Don't macro writers create lists at macroexpand time with `(,a ,b ,c ,d ,e)? That easily generalizes to run time via the macroexpand function.

Don't forget that the context is a newbie question of why "." isn't a prefix function in the normal syntax -- asking for simple understanding, not about what kinds of techniques could be used to do any of these things.

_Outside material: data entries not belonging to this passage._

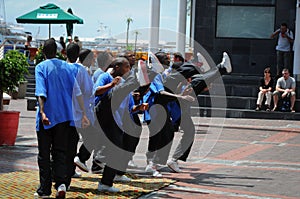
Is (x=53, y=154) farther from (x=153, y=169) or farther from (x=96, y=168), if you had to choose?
(x=153, y=169)

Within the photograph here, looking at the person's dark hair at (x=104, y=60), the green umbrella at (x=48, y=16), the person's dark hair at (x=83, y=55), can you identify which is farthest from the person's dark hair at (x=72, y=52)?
the green umbrella at (x=48, y=16)

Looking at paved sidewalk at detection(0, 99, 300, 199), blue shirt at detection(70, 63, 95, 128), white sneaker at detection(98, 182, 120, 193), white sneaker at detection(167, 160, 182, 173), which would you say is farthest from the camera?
white sneaker at detection(167, 160, 182, 173)

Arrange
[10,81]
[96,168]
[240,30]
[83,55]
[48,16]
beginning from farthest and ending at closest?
[48,16]
[240,30]
[10,81]
[83,55]
[96,168]

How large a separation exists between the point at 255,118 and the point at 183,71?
10.3 meters

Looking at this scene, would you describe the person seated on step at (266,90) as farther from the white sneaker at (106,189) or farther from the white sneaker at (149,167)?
the white sneaker at (106,189)

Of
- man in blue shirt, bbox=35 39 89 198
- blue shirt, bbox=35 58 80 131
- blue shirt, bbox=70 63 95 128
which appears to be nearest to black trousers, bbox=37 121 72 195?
man in blue shirt, bbox=35 39 89 198

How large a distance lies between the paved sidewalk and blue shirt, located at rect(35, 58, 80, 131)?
5.10ft

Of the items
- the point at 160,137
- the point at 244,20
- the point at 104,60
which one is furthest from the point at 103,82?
the point at 244,20

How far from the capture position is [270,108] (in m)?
19.5

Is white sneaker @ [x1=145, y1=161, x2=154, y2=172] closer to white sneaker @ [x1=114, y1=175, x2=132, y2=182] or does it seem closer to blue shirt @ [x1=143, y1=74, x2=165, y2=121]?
white sneaker @ [x1=114, y1=175, x2=132, y2=182]

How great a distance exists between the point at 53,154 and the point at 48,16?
17.7 metres

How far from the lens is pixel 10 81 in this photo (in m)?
11.8

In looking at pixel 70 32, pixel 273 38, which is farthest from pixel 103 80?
pixel 70 32

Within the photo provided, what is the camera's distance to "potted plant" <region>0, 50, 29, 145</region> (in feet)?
38.5
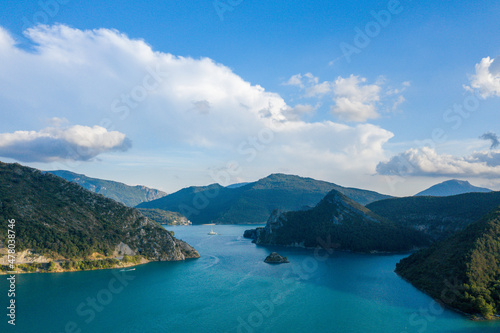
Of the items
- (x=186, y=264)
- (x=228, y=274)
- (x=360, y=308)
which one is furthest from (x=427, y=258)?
(x=186, y=264)

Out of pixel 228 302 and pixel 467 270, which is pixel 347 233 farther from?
pixel 228 302

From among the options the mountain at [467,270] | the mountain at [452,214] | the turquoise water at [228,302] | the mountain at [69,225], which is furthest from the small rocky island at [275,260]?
the mountain at [452,214]

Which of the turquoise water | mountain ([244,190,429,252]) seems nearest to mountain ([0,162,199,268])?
the turquoise water

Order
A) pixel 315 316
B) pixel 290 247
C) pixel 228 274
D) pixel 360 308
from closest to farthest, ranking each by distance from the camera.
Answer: pixel 315 316 < pixel 360 308 < pixel 228 274 < pixel 290 247

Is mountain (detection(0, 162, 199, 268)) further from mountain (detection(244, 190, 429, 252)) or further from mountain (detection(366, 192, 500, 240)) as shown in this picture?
mountain (detection(366, 192, 500, 240))

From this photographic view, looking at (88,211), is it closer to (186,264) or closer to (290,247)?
(186,264)

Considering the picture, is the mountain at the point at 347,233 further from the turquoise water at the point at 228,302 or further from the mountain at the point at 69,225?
the mountain at the point at 69,225
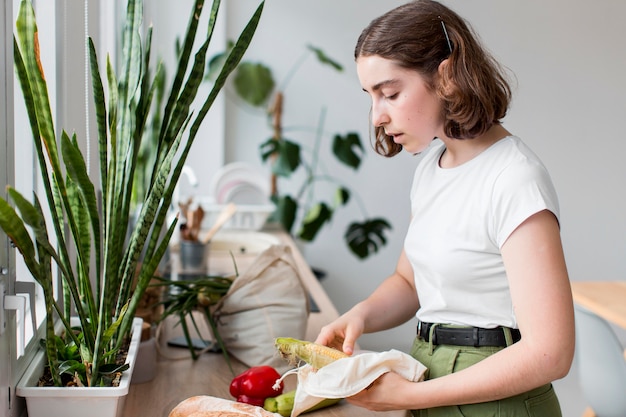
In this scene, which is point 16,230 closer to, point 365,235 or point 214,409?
point 214,409

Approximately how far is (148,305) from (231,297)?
253 mm

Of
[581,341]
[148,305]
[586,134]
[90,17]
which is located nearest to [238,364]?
[148,305]

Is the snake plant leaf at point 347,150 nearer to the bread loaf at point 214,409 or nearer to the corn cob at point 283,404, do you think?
the corn cob at point 283,404

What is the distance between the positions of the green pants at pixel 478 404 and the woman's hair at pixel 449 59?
1.27ft

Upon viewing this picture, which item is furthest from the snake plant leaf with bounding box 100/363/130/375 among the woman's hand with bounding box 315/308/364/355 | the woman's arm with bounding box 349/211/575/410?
the woman's arm with bounding box 349/211/575/410

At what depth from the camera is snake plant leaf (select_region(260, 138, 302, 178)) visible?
13.5 feet

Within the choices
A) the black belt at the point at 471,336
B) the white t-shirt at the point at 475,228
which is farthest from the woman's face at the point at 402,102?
the black belt at the point at 471,336

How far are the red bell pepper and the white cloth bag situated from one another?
0.18 metres

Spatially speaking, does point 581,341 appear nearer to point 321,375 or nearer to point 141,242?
point 321,375

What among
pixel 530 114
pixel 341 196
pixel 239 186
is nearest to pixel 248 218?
pixel 239 186

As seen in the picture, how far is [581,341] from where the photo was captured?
250 cm

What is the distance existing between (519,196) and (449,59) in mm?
269

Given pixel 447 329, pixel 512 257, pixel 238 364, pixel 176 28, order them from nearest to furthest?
pixel 512 257 < pixel 447 329 < pixel 238 364 < pixel 176 28

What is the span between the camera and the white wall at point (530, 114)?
454 cm
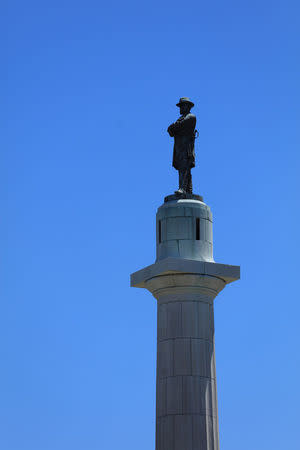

Actually, there is a much simpler explanation for why DottedPairNotation is not prefix: the dotted pair is a representation of the list, whereas the prefix notation is the use of the list itself as a representation of a function call. To put it another way, the dotted pair and the function call exist on different meta-levels of representation. When you write:

 (a . b)

you are representing a cons cell whose CAR refers to the symbol 'a, and whose CDR refers to the symbol 'b. In box notation,

  --- ---
 | * | * |->b
  --- ---
   |
  \ / 
   a

Whereas when you write

(factorial 3)

You are representing a list whose first cons cell's CAR points to the symbol 'factorial, and whose CDR points to a second cons cell; the second cons cell in turn points to the symbol 3 in it CAR and the null value in it's CDR:

   --- ---     --- ---
  | * | * |-> | * | * |-> nil
   --- ---     --- ---
    |           |
   \ /         \ /
 factorial      3

Indeed, the conventional list representation is simply SyntacticSugar for the fully DottedPairNotation list

 (factorial . (3 . nil))

So where does the EssExpression prefix notation come into all of this? Simply put, it doesn't. Tthough the list representation itself does make the conventional Lisp function notation particularly simple implement, and provides several notational advantages, the representation of functions as lists is a completely orthogonal issue to the representation of the lists themselves,. - JayOsako

Yes and no. There's no absolute reason why it couldn't be prefix:

  (. factorial (. 3 nil))

...to represent the list (factorial 3)

So although obviously what you said is correct (aside from some qualms I have about your comments about "levels", "meta-levels", and "representation"), I don't really see that it is relevant to the newbie question about why it's not prefix.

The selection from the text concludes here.